Initial experimental studies confirmed the existence of the predicted CGEN-671 transcript (mRNA) and demonstrated that, compared with normal tissue samples, it is highly expressed in colon carcinoma tissue. Furthermore, in these mRNA experiments, CGEN-671's expression level in various healthy tissues was up to 200 times lower than the expression level of the previously known cancer target CD55, suggesting that the Compugen discovered splice variant should be a superior drug target candidate for cancer treatment. In addition, the in silico prediction of CGEN-671 identified a unique sequence present in CGEN-671's extracellular domain that is not present in CD55. This sequence allows for the development of antibodies that specifically bind to CGEN-671 and do not recognize CD55.

[COMPUGEN LTD. ; 72 Pinchas Rosen Street 69512 Tel Aviv (IL)]

from biohealthinvestor:

Last week, the company announced a venture with Pfizer (NYSE:PFE)

**UPDATE. 1 Jan 10. Concerning an infectious cancer in Tasmanian devils, from the New York Times, discussing a paper in the journal Science::

A team of Australian and American scientists has now followed up on Dr. Belov’s study, using more powerful gene-sequencing technology to take a closer look at a larger number of Tasmanian devils.
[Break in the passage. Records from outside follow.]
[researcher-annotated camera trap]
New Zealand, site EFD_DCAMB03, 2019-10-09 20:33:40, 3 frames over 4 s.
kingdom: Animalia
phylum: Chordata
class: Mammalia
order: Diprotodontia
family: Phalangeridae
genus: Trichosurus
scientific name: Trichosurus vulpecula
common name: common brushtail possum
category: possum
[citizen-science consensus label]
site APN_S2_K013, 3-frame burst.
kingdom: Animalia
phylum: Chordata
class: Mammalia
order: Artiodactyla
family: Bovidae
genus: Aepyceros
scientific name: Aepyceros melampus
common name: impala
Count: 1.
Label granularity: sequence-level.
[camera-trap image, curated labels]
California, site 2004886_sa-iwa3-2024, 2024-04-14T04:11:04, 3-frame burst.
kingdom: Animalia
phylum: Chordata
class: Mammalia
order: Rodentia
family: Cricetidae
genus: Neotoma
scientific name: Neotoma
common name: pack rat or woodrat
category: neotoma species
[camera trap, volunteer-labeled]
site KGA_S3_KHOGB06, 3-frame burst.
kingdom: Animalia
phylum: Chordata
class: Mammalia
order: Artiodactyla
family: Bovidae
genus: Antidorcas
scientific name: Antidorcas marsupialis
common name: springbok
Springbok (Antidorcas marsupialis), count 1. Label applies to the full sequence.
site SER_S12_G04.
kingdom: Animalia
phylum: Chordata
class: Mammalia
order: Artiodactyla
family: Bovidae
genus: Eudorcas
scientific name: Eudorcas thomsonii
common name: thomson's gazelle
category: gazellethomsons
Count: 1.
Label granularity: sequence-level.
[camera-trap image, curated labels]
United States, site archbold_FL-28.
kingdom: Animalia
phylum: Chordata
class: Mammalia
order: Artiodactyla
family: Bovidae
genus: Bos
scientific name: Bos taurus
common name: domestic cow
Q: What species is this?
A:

To trace the origin of the tumors, the scientists looked at individual cancer cells, recording which genes were active. They found a set of genes normally active only in a type of nerve cell known as Schwann cells. They argue that a single Schwann cell in a single animal was the progenitor of all the devil facial tumor disease cells.

“The lack of genetic variation suggests that the tumors are young,” said a co-author of the study, Tony Pappenfuss, a bioinformatician at the Walter and Eliza Hall Institute of Medical Research in Australia.

(...)
Infectious cancer poses a puzzle for biologists. “It is somehow a new organism,” Dr. Pappenfuss said. “I think of it as a parasite.”

(...)
Viruses cause 15 percent of all cancers in humans and are also widespread in animals.


The lead author of the Science paper is Elizabeth P. Murchison of the Cold Spring Harbor Laboratory in Cold Spring Harbor, N.Y.

See also story by Thomas H. Maugh II in the Los Angeles Times.

from dbtechno: They noted that the cancer in the sick animals came from cells part of a protective layer that wraps around nerves to protect them.
“It’s a uniquely horrible cancer, and it is critical to know about it at the genetic level,” Professor Jenny Graves said.